The study used data from dozens of Providence hospital emergency departments in Oregon and Washington, including Swedish Medical Center in Seattle and Providence St. Vincent Medical Center in Portland.
The researchers identified 102 cases: People who plausibly could have been exposed to COVID-19 in the emergency department.
The cases were patients who visited an emergency department between March and July 2020 without any symptoms of COVID-19, and who tested positive for COVID-19 one to three weeks later.
Each case was matched with two members of a control group. The people in the control group had similar demographic profiles to the cases, had visited the same emergency department on the same week, and had also gotten tested for COVID-19 one to three weeks later. The difference between the groups was that the control group tested negative.
Using the timestamps in the patients’ electronic medical records, the researchers looked back and counted how many minutes each person had been in the emergency department at the same time as someone with COVID-19, or shortly after someone after COVID-19 had been there.
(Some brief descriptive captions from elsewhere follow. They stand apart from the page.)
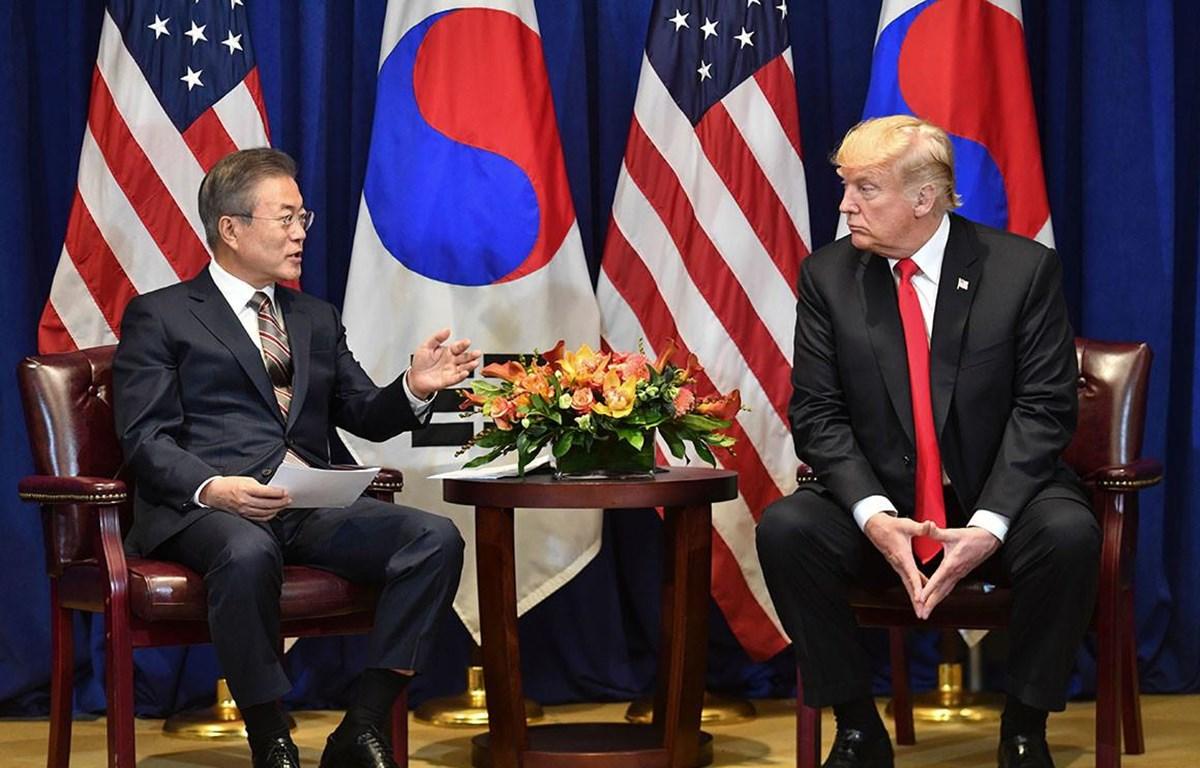 Tổng thống Hàn Quốc Moon Jae-in và người đồng cấp Mỹ Donald Trump. (Nguồn: AFP)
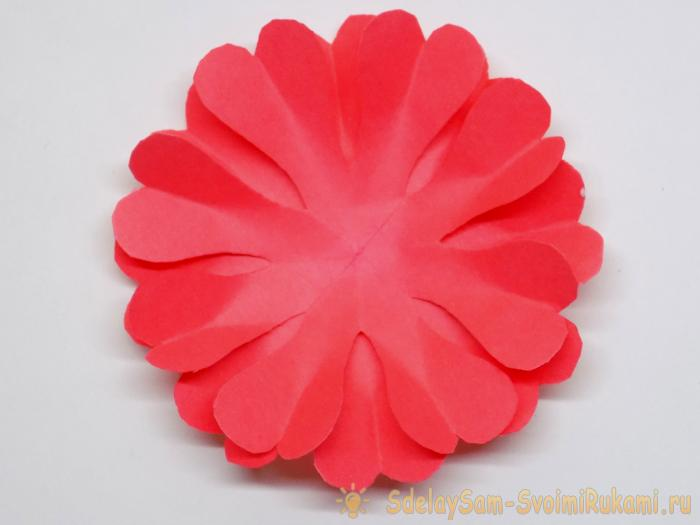 Пышный цветок из кругов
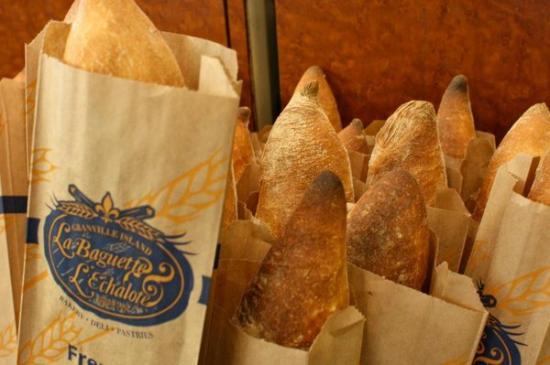 La Baguette et L'echalote: Baguette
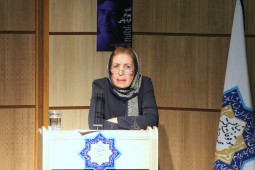 ایبنا - آموزگار: زندهیاد فرهوشی کوشید عمق و جذابیت فرهنگ ایران را به همگان بشناساند/ «فرهنگ پهلوی» استاد راهگشای پژوهشهای آینده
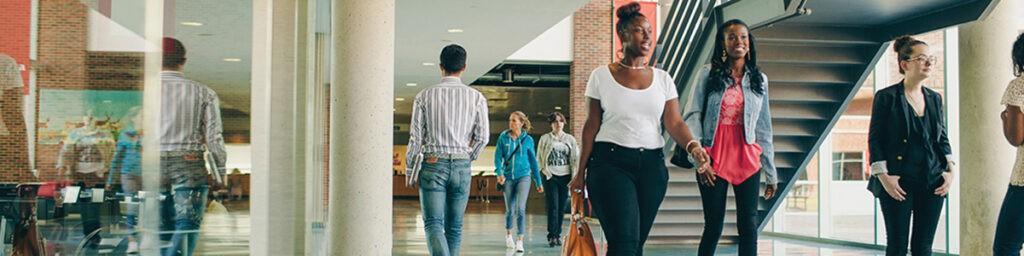 为什么选择加拿大学院 学院优势详解
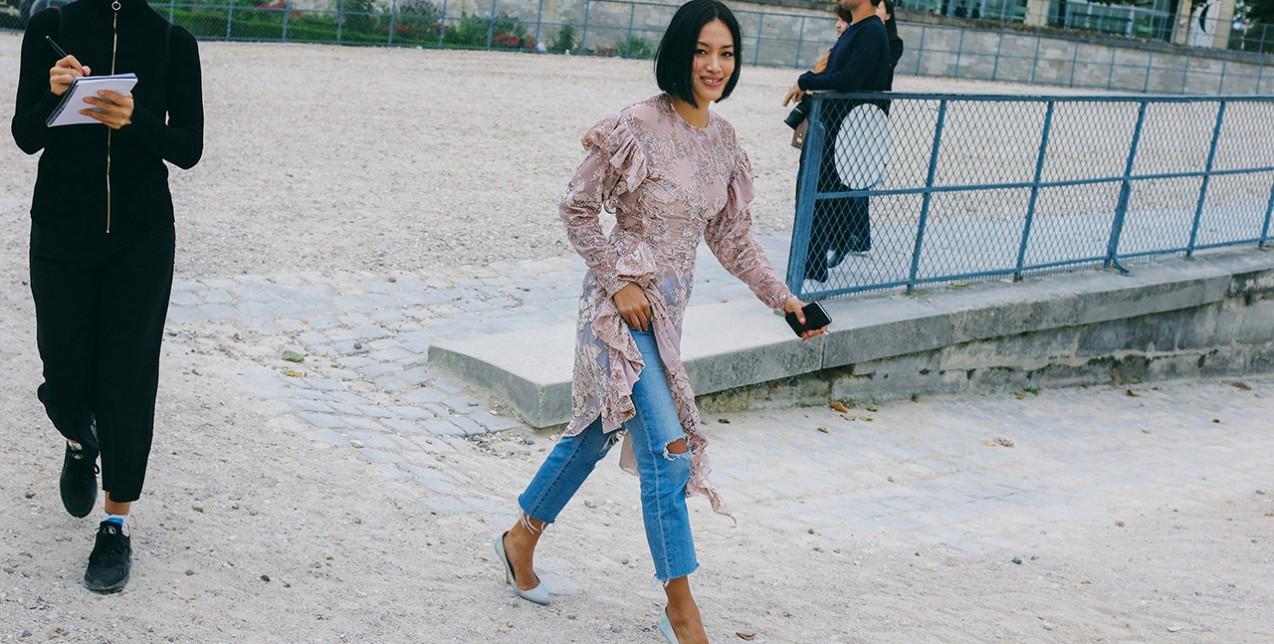 Τα cool girls φοράνε φορέματα πάνω από τα jeans τους - GLOW.GR a503dc4aa72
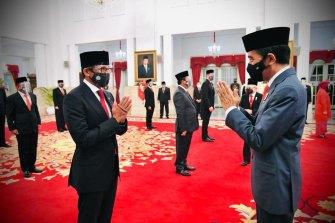 Sandiaga Ono, kiri, bersama Presiden Indonesia Joko Widodo.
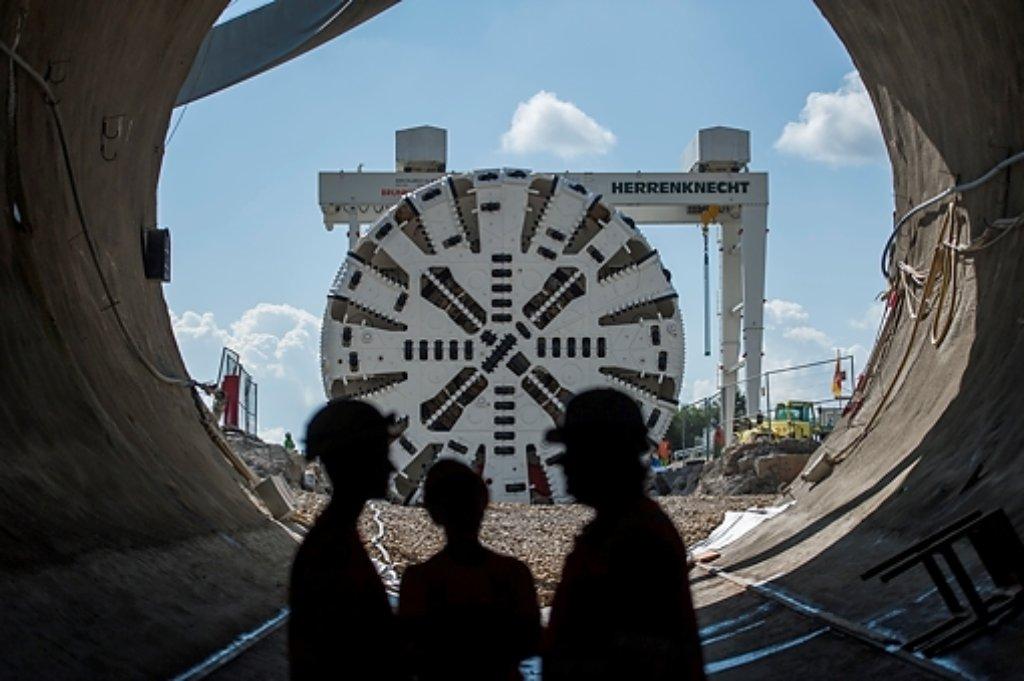 Auf der Baustelle des Fildertunnels am Fasanenhof ist eine Tunnelbohrmaschine aufgebaut worden. Mit ihr soll in der zweiten Jahreshälfte der Tunnel aufgefahren werden. Foto: www.7aktuell.de | Oskar Eyb
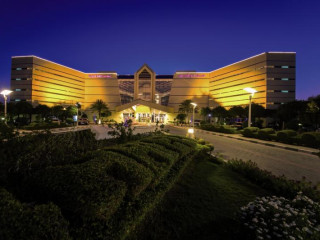 Urlaub Al Ain im Mercure Grand Jebel Hafeet Al Ain Hotel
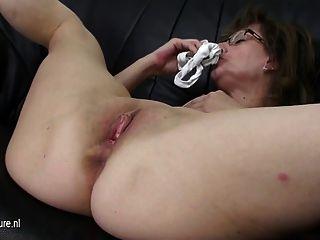 परिपक्व माँ उसे सोफे पर एक dildo सवारी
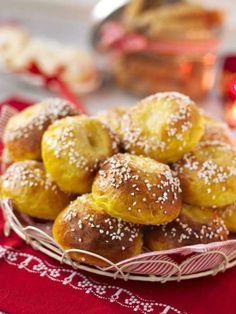 Saffransbullarna med pärlsocker gömmer en god fyllning gjord på vaniljsocker och smör.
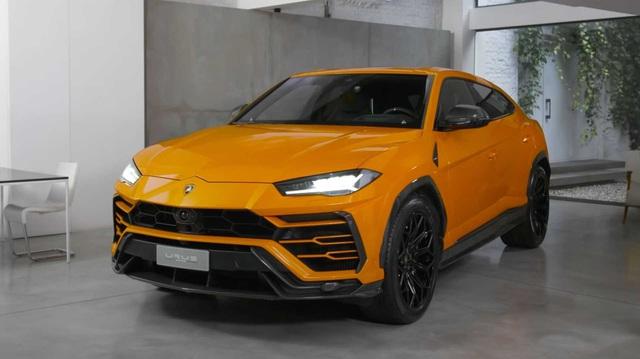 Những đại gia Việt sở hữu Lamborghini Urus ắt hẳn sẽ ưa thích gói trang bị mới với giá hơn 4,8 tỷ đồng này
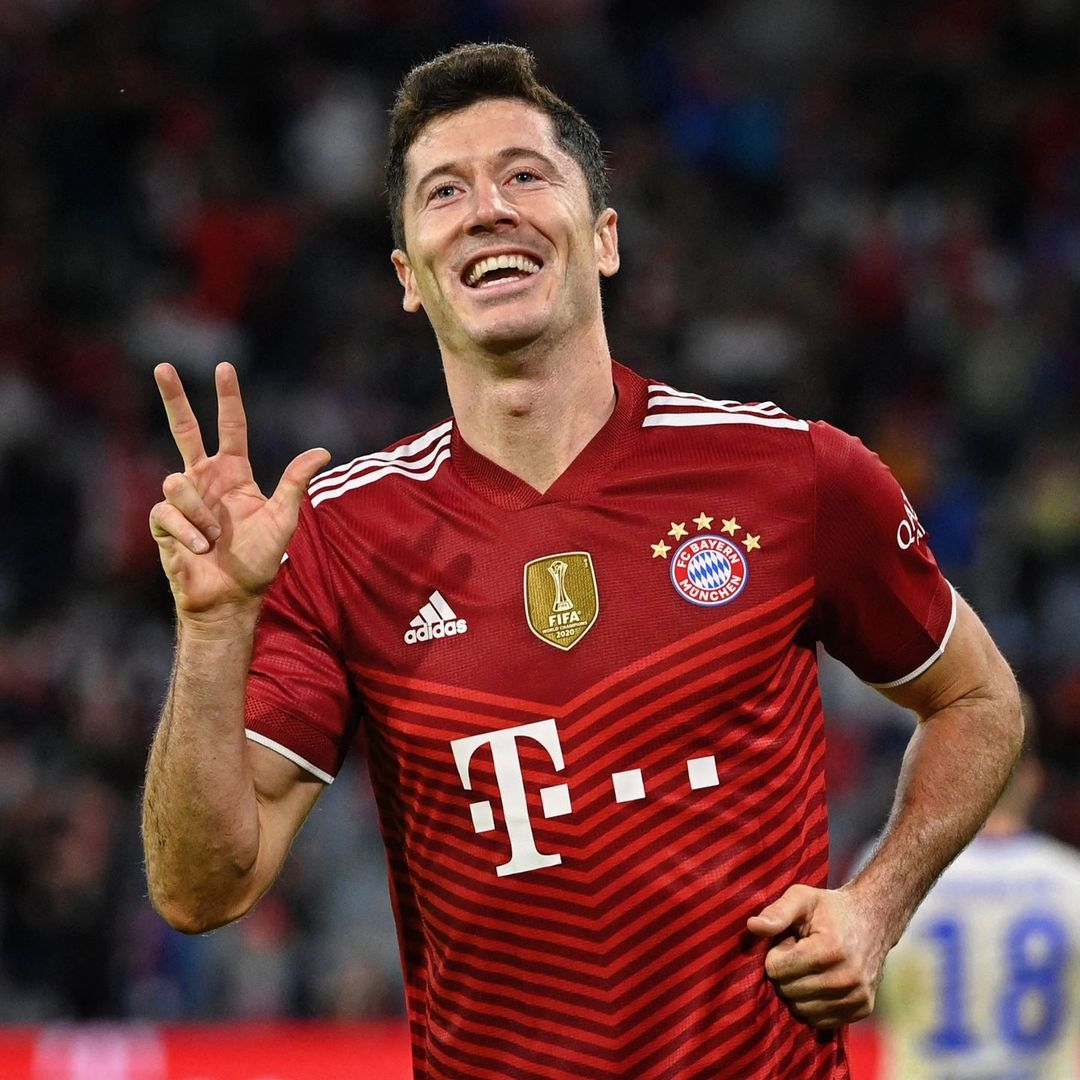 Lewy = hat-trick hero   301 goals for Bayern in 333 games    ...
They found no link between being in the emergency room at the same time as someone with COVID-19 and testing positive for it later.
“EDs are actually safe, and people shouldn’t be delaying getting the care that they need,” Robicsek said.
The ventilation systems in most emergency rooms, combined with strong infection control practices like identifying and isolating possible COVID-19 patients may help prevent transmission.
“In a typical emergency department, unlike in a setting like a school, the personnel who work there are really, really good at managing contagious diseases,” Robicsek said.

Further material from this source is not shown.